A emergência climática não é igual para todos, muito menos para todos os países. Algumas manifestações dos riscos que podem se apresentar com a mudança de clima ligaram o alerta para a necessidade de atitudes que temos que tomar. No fim de julho, um calor sem precedentes que assolou Europa, EUA e China. No Brasil, o Mapbiomas alertava que o Rio São Francisco havia perdido 50% da superfície de água natural.
No início de abril deste ano, o Painel Intergovernamental sobre Mudança Climática (IPCC) alertava que, diante de um levantamento de mais de 18 mil publicações científicas, a conclusão era que com as políticas climáticas firmadas por governos até 2020, o planeta atingiria um aquecimento de 3,2ºC, mais que o dobro do limite acordado de 1,5ºC até o final do século.

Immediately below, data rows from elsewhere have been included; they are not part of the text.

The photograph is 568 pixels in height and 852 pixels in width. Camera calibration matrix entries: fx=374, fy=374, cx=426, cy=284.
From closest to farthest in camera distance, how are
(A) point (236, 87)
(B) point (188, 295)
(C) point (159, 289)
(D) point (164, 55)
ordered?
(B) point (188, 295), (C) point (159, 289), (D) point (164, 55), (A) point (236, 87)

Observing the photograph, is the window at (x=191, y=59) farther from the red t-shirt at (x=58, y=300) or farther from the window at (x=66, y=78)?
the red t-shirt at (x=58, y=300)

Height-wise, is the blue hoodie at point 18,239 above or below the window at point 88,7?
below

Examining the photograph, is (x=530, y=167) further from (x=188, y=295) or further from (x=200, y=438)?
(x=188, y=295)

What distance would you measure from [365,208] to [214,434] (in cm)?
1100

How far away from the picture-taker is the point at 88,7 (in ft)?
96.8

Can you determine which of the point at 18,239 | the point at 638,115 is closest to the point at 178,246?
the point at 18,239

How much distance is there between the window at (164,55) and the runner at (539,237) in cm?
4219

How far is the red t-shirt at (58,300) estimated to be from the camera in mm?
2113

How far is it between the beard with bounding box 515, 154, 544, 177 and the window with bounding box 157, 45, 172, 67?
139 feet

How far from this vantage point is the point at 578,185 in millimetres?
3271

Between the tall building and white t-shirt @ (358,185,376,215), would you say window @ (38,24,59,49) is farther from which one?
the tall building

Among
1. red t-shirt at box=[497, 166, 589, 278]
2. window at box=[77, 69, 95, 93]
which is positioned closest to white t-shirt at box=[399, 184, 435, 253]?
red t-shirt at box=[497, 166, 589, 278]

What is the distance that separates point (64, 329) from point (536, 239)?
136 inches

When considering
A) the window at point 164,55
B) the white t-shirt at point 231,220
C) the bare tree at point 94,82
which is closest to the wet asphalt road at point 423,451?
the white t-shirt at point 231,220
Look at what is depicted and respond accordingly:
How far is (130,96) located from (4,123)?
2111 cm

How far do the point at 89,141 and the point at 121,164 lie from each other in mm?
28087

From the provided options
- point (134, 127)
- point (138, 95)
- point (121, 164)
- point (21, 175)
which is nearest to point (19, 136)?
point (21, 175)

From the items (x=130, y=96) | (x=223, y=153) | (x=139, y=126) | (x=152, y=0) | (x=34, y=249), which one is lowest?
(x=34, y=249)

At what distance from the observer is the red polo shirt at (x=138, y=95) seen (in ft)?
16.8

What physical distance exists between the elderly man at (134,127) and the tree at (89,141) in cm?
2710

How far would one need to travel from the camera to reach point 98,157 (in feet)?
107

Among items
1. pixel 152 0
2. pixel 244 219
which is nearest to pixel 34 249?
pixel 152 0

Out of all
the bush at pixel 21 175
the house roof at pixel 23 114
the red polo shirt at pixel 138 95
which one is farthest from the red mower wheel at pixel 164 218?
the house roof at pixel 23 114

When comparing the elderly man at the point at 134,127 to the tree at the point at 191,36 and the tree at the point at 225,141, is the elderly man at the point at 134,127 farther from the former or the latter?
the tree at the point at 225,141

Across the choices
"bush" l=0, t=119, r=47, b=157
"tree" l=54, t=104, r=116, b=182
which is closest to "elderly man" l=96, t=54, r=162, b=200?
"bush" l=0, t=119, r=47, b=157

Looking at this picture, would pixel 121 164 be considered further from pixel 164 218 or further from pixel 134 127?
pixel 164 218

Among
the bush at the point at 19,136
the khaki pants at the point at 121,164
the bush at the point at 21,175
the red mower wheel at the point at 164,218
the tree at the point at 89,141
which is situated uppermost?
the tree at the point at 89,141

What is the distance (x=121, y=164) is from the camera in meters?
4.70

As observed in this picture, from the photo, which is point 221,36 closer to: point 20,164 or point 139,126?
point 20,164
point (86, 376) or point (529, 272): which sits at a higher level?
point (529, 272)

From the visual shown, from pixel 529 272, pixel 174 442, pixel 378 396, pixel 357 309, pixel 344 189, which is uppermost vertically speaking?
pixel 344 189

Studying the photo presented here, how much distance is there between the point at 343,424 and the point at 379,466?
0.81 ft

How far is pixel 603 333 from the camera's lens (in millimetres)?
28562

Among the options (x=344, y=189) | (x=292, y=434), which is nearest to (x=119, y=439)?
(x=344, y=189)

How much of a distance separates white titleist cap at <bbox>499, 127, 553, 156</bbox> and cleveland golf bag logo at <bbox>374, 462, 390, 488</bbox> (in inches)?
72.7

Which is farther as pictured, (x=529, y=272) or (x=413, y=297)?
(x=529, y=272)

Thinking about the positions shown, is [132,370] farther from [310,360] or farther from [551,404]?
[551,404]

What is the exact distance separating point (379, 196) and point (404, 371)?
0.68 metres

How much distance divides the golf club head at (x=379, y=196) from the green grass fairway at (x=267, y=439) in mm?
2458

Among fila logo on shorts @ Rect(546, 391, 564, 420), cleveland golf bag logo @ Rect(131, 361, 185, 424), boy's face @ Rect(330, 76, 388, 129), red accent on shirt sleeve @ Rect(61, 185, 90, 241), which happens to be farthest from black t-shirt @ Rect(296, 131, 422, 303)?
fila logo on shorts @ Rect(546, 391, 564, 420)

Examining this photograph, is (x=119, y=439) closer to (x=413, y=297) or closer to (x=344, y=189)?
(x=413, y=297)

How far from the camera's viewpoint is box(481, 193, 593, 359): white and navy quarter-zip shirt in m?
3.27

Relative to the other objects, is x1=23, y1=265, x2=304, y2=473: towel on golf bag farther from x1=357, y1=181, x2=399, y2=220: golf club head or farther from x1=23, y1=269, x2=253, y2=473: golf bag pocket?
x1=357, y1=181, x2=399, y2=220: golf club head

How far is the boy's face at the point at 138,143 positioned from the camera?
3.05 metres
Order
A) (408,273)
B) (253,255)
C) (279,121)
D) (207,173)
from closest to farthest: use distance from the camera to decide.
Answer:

Um dado central em relação à política de climática é considerar que as nações que produzem e exportam a maior parte dos alimentos do mundo serão as mais afetadas pela perda de produtividade trazidas pelas mudanças climáticas. É isso que afirmou pesquisa publicada no Journal of Environmental Economics and Management.
O levantamento feito em 2021 dividiu o globo em mais de 1.100 células diferentes e aplicou sobre elas 21 modelos possíveis de mudanças na temperatura e nos regimes de chuvas. Foi então possível traçar previsões sobre as colheitas de milho, arroz, trigo e soja, que juntos representam 75% das calorias consumidas pela população global, em 2050 e no final do século.
A pesquisa afirma que os “efeitos adversos” de perda de produtividade no campo até o final do século, estimados entre 11% e 25%, serão mais sentidos nas Américas e, em menor grau, na África. Enquanto isso, “a Ásia e especialmente a Europa experimentam comparativamente poucos impactos significativos.”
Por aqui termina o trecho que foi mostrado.